Why would you jump out of a perfectly good airplane?
That’s the question people ask you when you announce that you are going skydiving.
And in a sense, it’s what we are doing now. Jumping out of a perfectly good airplane. We love our community. I can walk across the street and help myself to a beer out of Dan’s fridge whether he’s home or not. Ashley would watch our dog any time we needed it. I can ask for help with a project and have six volunteers before an hour has gone by.
I have a doctor I trust and a hardware store just up the street. Miles of biking trails through well-kept parks and half a dozen lakes within walking distance.
We raised our kids, started businesses and built a life here on Little Road, and never, ever tired of telling people, “You know, it’s really quite an average-sized road.”
So why leave?
I’ve jumped out of a perfectly good airplane before. Both Karen and I tried skydiving when we were in our 20s, and here’s the thing…
When you step out of that plane, your eyes are wide open. Your senses are heightened. You notice every little thing, from the rush of the wind, to that tiny little airplane slipping out of sight and into the clouds. For just a glorious moment, you see the world in a new way and you understand your own smallness in it.
We don’t feel the need to hang beneath another parachute, but we want to feel that sense of perspective again. That sense of wonder. The eye-opening experience that comes from moving outside of your comfort zone and discovering new things about yourself, each other, and the world around you. You can’t do that from an armchair.
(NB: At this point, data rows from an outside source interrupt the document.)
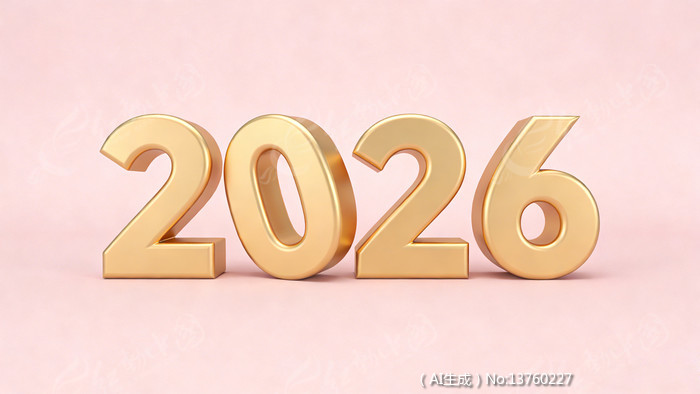 2026�ض����ͼ������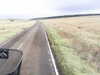 20200907-MOVI0022-frame0001.jpg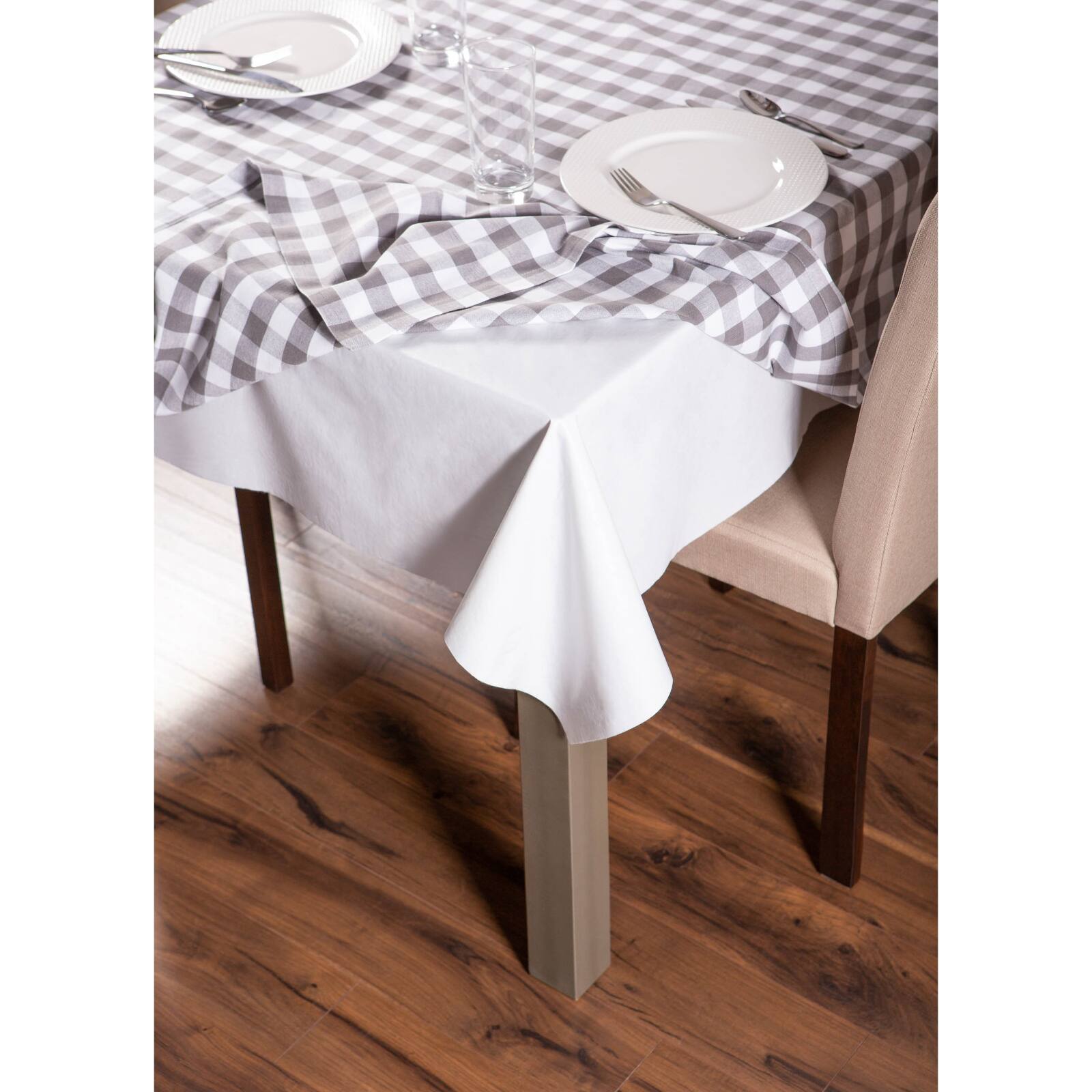 Table Pad 52" x 108"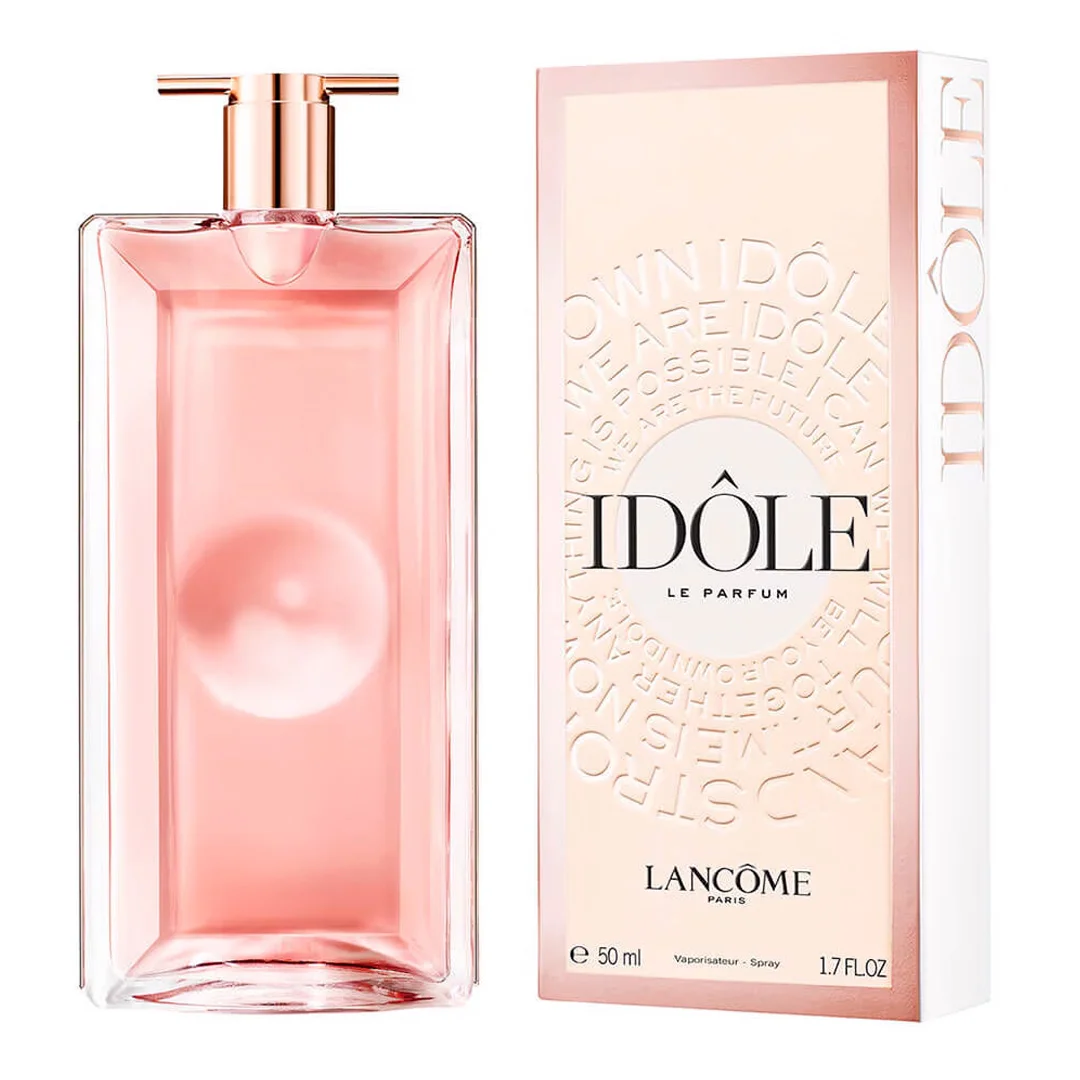 Idole-Lancome-Eau-de-Parfum-15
We are living in historic times. Headlines boggle the mind and our hurting world is in desperate need of healing. It’s not enough to read about it. It’s time to be in it. So as Karen and I leave our house, we will become semi- nomadic. We’ll pull a trailer and that will become our home. We will park it where there are stories to tell. We are setting out to gather a new series of stories from across the country called Cry Out…Voices calling for radical love and justice in a broken world.
It’s going to be a journey of discovery and if it goes the way I expect, one story will lead to the next. Each story a single thread, weaving into a bigger fabric of who we are and how we can live better together.
It’s how I’ve come to understand the world. By being in it. To learn and love and listen along the way.
On the one hand, it’s probably arrogant to think that A Peace of My Mind can do anything to bring about healing in a world as broken as this. But on the other hand, it’s probably foolish not to try. It’s time to do our little part.
And so today we say goodbye to Little Road. And hello to the big highway.